TV Outperforms Digital Platforms in Viewer Ad Attention & Recall

The study, conducted by Hub Entertainment Research, was designed to compare viewing of TV shows and advertising across screens to determine whether engagement and recall differ among platforms, and to identify the drivers that have the greatest impact on the viewing experience.

Key findings include:

Attention to advertising and ad recall, two important measures of advertising engagement, are similar among viewers using computer, smartphone and tablet, but higher among those watching a TV set. For ad recall, 62% of TV viewers were able to recall half or more advertisers, followed by tablet (47%), smartphone (46%) and computer (45%). For attentiveness, 29% of participants rated TV an 8-10 on a 10-point scale where 10 means complete attention, ahead of smartphone (23%), computer (20%) and tablet (17%).

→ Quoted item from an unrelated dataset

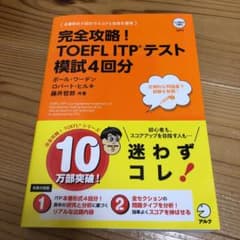 完全攻略!TOEFL ITPテスト模試4回分のサムネイル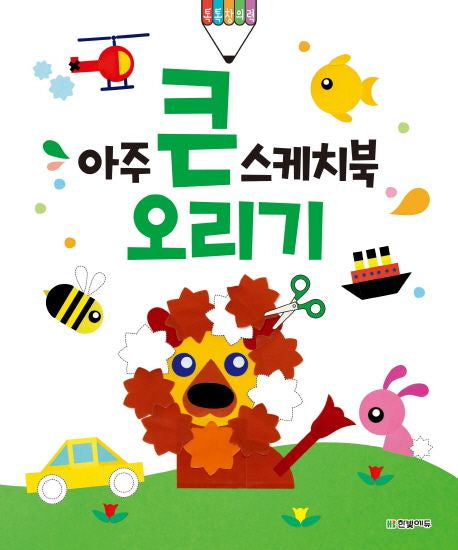 아주 큰 스케치북 오리기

Enjoyment, a measure of program engagement, was high across all platforms but especially so among smartphone viewers.

Platform experience is related to actual screen size. Independent of other factors, the viewing experience was significantly more positive among TV set viewers. 89% of participants rated TV an 8-10 on a 10-point scale for enjoyment, followed by tablet (63%), computer (54%) and smartphone (53%).

Multi-tasking negatively impacts engagement with ads (sponsor recall) but not with show (plot recall). In addition, the study found that very little multi-tasking behavior (7-11%, depending on the platform) during ads was related to the brands featured in the ads themselves.

“Our study indicates that the television set is not only the most enjoyable of viewing platforms, but that its strength extends to the diagnostics of ad engagement,” said Tom Ziangas, SVP Research, AMC Networks and chair of the CRE’s Media Consumption and Engagement Committee. “It appears that in the world of ad engagement and recall, size really does matter. The challenge for content providers is to find ways to leverage the more personal experience viewers have with smaller screens.”

Peter Fondulas, Principal, Hub Entertainment Research, said, “The fact that viewers were equally engaged with program content, regardless of screen, suggests that there’s nothing inherent in the device itself that makes them less likely to pay attention to ads.

The more likely culprit for the lower ad engagement on smaller screens is an ad delivery approach that doesn’t align well with the expectations, and viewing situations, of consumers watching on mobile devices.”